At Spring Fine Arts Night, the Wasson auditorium was packed with family and friends who had come out to enjoy an evening of music and poetry. Sixth graders recited poems by Lewis Carroll and others. The high school choir and our new barbershop quartet sang beautifully. (Unconfirmed reports suggest that the quartet’s rendition of “The Lion Sleeps Tonight” may have caused hearts of all ages to flutter.) Under the direction of Catherine Hanson, Lisa Gregory, and Michael Hanson, every orchestra played in sequence, demonstrating the quantum leaps they have made over the past ten months, from Orchestra I’s learning to simply read music to Orchestra VI’s intricate Brandenburg Concerto by J.S. Bach. After tackling Mozart and Holst, all the high school orchestras joined together for a finale of Tchaikovsky’s “Tema russo” from Serenade for Strings. Bravo!

Students again took to the stage in early May. This time it was the seniors’ turn, with a magnificent performance of Arthur Miller’s The Crucible. Directed by Ben Burtzos, the senior class—along with a few other high school students and one faculty member—took the audience to great depths as they acted out the troubling tale of suspicion and the search for truth that surrounded the Salem witch trials. Several audience members were moved to tears by the last speech in the play, powerfully delivered by Trevor von Boeck in the role of John Proctor.

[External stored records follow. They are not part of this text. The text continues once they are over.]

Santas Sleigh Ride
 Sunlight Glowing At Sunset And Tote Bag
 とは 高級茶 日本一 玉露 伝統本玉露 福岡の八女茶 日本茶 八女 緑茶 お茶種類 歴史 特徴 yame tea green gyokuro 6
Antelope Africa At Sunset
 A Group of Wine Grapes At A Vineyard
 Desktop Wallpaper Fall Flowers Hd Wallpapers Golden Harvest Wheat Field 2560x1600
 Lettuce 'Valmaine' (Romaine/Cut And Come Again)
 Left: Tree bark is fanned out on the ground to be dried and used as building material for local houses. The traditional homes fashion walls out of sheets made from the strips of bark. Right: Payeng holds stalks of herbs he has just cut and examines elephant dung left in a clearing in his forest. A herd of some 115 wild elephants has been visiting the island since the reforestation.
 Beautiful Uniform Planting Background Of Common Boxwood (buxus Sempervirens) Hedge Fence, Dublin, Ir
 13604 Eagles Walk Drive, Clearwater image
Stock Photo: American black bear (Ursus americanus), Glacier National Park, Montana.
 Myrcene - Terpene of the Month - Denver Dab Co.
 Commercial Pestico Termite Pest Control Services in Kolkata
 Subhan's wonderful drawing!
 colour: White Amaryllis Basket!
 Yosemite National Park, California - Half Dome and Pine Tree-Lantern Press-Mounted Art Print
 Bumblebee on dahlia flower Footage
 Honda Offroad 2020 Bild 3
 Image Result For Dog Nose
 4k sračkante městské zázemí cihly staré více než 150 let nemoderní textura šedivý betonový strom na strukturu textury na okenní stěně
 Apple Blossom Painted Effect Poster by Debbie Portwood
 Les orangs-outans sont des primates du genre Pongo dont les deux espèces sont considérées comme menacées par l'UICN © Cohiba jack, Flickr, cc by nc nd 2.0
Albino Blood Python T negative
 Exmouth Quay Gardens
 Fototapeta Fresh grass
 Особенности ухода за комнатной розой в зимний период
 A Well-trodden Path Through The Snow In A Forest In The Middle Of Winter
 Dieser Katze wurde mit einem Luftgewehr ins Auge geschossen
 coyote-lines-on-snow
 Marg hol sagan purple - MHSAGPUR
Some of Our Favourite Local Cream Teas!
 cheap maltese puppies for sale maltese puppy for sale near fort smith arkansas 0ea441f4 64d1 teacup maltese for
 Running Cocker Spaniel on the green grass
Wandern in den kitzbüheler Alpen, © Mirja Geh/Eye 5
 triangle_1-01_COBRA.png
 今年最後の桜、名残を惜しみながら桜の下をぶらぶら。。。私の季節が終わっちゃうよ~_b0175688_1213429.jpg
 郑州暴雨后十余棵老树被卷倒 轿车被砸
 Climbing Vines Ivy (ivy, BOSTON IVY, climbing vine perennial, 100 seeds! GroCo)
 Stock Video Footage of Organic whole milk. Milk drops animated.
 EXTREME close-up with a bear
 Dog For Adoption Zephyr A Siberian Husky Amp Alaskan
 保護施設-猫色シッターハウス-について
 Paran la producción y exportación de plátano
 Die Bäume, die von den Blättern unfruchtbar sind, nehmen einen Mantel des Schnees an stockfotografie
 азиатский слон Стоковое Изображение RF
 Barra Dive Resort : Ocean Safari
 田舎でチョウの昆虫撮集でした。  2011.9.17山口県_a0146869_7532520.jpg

As we finish this last week of classes, there are still important things being learned and discussed in each classroom: the ninth grade girls dissected fetal pigs this week, our seventh graders have been vivaciously discussing Watership Down by Richard Adams, and the seniors are in deep conversation about the last book in the MacLaren Humane Letters reading list, The Brothers Karamazov by Fyodor Dostoyevsky.

The faculty and students continue to run the race as we enter the final lap before Honors Night and Graduation. We look back happily on this year as we prepare to close the final chapter, and are reminded how grateful we are for your continuing moral, financial, and volunteered support. We look forward to sharing with you the goings-on around MacLaren when we start back up again in August.

We wish you a restful and intellectually stimulating summer.